— START Records for this task —

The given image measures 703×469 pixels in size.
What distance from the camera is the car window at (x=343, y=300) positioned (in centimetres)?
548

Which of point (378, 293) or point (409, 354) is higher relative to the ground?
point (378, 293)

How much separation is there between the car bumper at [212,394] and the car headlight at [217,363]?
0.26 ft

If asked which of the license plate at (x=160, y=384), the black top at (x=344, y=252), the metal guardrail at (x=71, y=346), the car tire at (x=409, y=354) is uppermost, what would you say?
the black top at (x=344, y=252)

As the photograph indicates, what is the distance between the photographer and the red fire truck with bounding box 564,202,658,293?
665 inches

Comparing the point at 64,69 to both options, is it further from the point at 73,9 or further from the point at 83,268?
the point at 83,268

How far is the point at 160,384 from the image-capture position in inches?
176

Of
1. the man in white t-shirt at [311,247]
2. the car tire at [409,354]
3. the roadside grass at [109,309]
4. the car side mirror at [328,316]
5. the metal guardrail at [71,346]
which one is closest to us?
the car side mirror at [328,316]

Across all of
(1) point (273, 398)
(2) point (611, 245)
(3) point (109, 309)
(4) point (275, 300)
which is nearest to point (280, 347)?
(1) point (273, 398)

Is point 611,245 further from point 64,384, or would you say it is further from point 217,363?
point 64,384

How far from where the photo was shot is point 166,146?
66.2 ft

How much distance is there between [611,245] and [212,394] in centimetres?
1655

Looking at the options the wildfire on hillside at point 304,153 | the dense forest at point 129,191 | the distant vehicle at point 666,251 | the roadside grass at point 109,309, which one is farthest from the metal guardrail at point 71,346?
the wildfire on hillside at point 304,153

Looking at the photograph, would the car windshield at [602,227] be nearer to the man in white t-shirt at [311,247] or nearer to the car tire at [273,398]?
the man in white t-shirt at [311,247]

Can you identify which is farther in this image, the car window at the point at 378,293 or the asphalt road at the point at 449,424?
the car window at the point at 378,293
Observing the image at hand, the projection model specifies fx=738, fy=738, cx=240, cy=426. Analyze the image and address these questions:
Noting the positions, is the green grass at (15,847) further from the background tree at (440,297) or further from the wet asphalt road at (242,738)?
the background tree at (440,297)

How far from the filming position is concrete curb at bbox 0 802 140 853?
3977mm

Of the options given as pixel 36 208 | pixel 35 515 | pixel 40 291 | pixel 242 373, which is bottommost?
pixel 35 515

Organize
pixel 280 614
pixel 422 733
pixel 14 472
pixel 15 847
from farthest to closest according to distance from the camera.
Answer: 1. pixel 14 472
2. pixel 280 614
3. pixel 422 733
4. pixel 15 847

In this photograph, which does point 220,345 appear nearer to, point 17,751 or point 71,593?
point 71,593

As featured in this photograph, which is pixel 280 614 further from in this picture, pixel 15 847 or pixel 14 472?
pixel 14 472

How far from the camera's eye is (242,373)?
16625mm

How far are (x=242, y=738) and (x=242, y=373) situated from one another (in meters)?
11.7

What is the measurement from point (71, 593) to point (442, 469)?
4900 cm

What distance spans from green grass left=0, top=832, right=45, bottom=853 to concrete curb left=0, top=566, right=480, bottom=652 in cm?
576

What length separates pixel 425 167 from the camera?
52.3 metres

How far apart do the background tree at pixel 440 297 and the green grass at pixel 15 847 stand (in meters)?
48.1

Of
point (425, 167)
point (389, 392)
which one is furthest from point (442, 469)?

— END Records for this task —

_To do_
Recast everything from the line containing "How far are" down to the end of the items as a Markdown table, leaving out blank lines. Use two columns: "Row" for a running number and "Line" for the line itself.

_Solved problem_
| Row | Line |
|---|---|
| 1 | How far are (x=242, y=738) and (x=242, y=373) situated from one another (in meters)? |
| 2 | 11.7 |
| 3 | What is the measurement from point (71, 593) to point (442, 469)? |
| 4 | 4900 cm |
| 5 | What distance spans from green grass left=0, top=832, right=45, bottom=853 to concrete curb left=0, top=566, right=480, bottom=652 in cm? |
| 6 | 576 |
| 7 | What length separates pixel 425 167 from the camera? |
| 8 | 52.3 metres |
| 9 | How far apart do the background tree at pixel 440 297 and the green grass at pixel 15 847 stand (in meters)? |
| 10 | 48.1 |
| 11 | Of |
| 12 | point (425, 167) |
| 13 | point (389, 392) |
| 14 | which one is furthest from point (442, 469)? |